Ces trois cercles ne sont en aucun cas exclusifs et doivent être contactés, puis mobilisés, successivement. Notons que même dans le cas des campagnes les plus importantes, ce schéma des « 3 cercles » s’applique (un peu différemment certes). En effet, le 1er cercle d’une grande institution culturelle sera composé des abonnés ou des membres des sociétés d’amis. Avant que la collecte n’aille cibler des personnes plus éloignées.

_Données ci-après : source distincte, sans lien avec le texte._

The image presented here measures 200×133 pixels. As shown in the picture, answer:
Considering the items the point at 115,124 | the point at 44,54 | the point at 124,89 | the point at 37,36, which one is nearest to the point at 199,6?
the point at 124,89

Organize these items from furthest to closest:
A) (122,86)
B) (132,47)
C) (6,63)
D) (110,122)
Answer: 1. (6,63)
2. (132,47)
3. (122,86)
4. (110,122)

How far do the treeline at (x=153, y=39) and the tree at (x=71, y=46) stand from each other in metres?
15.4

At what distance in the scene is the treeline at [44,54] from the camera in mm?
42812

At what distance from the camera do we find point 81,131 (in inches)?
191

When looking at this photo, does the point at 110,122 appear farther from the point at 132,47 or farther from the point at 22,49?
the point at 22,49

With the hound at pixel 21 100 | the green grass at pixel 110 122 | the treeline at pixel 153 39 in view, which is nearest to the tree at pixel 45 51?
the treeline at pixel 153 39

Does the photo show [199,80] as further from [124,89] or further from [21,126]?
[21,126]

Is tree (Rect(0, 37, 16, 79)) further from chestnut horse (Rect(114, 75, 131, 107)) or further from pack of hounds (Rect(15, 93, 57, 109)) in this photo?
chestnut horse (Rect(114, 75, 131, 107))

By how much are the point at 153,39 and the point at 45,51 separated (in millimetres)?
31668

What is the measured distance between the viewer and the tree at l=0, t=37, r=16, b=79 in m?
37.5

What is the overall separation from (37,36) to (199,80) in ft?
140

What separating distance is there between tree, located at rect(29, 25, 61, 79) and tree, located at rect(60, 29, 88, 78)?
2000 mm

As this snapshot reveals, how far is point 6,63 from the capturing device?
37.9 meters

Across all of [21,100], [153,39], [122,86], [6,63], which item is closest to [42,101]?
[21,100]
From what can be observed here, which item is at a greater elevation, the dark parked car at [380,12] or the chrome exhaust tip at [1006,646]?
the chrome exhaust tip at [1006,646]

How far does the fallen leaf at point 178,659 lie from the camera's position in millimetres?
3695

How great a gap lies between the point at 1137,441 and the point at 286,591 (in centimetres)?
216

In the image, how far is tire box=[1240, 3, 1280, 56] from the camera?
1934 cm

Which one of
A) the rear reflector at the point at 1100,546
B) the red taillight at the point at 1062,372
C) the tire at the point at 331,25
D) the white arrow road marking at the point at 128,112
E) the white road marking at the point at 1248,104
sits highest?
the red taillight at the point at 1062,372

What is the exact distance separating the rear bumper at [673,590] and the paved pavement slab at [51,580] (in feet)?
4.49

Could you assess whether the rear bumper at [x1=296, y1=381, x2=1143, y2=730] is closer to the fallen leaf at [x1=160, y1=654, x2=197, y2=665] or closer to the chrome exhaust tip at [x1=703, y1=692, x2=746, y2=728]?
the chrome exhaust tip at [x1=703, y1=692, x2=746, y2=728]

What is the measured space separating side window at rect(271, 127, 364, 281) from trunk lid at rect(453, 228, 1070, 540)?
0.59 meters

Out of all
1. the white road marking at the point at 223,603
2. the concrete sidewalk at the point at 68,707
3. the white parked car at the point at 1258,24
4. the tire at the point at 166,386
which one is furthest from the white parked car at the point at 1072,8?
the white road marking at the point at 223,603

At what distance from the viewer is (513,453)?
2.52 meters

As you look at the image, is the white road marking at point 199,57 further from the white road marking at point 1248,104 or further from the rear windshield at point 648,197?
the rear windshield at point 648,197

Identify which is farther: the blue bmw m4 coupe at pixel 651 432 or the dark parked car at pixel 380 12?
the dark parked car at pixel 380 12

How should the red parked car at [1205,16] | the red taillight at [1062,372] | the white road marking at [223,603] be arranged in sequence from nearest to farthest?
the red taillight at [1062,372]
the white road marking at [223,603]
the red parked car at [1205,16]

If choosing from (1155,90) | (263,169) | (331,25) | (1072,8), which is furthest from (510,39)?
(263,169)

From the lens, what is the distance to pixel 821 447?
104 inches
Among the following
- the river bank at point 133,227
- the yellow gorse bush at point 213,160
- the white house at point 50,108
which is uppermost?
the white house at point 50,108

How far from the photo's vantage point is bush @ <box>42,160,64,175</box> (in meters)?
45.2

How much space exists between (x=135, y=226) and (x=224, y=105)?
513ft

Le donateur, cet être doté de sensibilité

Du point de vue du donateur, la participation à une campagne de financement participatif est un acte motivé par une adhésion. En le réduisant à une simple transaction financière, on prend le risque de réduire la portée du geste et donc, par voie de conséquence, d’y répondre de la mauvaise manière.

De la même manière, réduire les plateformes à leur rôle de « compte transitoire » ne permet pas d’en exploiter tous les potentiels. Par leur simplicité d’utilisation et leur cadre protecteur et sécurisé, elles ont su attirer des milliers de donateurs certains de voir leur dons « utilisés ou remboursés » ; notamment en cas d’abandon du projet. Au-delà, elles ont redonné de l’importance, une légitimité nouvelle aux micros-dons, facilités par le numérique et la conscience qu’il existe de nombreux autres donateurs. Pour autant, la réticence au numérique des donateurs (ou les difficultés qu’ils éprouvent) doivent également être prises en compte et certaines plateformes comme Proarti continuent de garder un pied hors du « virtuel » en acceptant d’autres modes d’enregistrement des dons (formulaires papiers, dons par chèques, collecte sur place…).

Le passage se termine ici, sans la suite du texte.